O ministro Alexandre de Moraes, do Supremo Tribunal Federal (STF), autorizou nesta terça-feira (24) que o ex-presidente Jair Bolsonaro cumpra pena em prisão domiciliar pelo período de 90 dias, em razão de um quadro de broncopneumonia.
A decisão segue manifestação da Procuradoria-Geral da República, que se posicionou a favor da flexibilização do regime diante das condições de saúde do ex-presidente. Após esse prazo, Moraes deverá reavaliar se Bolsonaro continuará ou não em prisão domiciliar.
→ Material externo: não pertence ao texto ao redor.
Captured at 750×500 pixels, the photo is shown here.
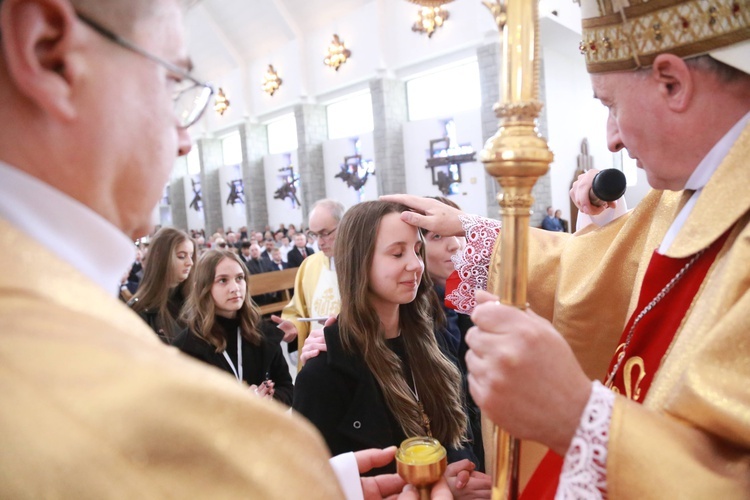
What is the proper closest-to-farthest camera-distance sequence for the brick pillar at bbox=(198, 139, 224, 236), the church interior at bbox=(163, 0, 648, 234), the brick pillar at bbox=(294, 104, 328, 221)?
1. the church interior at bbox=(163, 0, 648, 234)
2. the brick pillar at bbox=(294, 104, 328, 221)
3. the brick pillar at bbox=(198, 139, 224, 236)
Estado de saúde e internação
Condenado a 27 anos e 3 meses de prisão por tentativa de golpe de Estado, Bolsonaro estava detido no complexo da Papuda, em Brasília, quando passou mal no dia 13 de março.
O ex-presidente foi diagnosticado com broncopneumonia decorrente de broncoaspiração e precisou ser internado na Unidade de Terapia Intensiva (UTI) de um hospital particular da capital.
De acordo com o boletim médico mais recente, divulgado nesta terça-feira (23), Bolsonaro apresentou “evolução favorável” e pode receber alta da UTI nas próximas 24 horas, caso o quadro continue estável.
Essa não é a primeira intercorrência médica desde a prisão. Em setembro do ano passado, Bolsonaro já havia apresentado sintomas como vômitos, tontura e queda de pressão.
Já em janeiro deste ano, quando estava custodiado na Superintendência da Polícia Federal, o ex-presidente precisou ser hospitalizado após passar mal e sofrer uma queda dentro da cela.
Posteriormente, ele foi transferido para a unidade conhecida como Papudinha, que conta com estrutura médica, incluindo atendimento 24 horas e suporte de fisioterapia.
Reavaliação da domiciliar de Bolsonaro
A decisão do STF estabelece que a prisão domiciliar tem caráter temporário e está condicionada à recuperação do ex-presidente. Ao fim dos 90 dias, o Supremo deverá analisar novamente as condições clínicas e jurídicas para definir a manutenção ou não do benefício.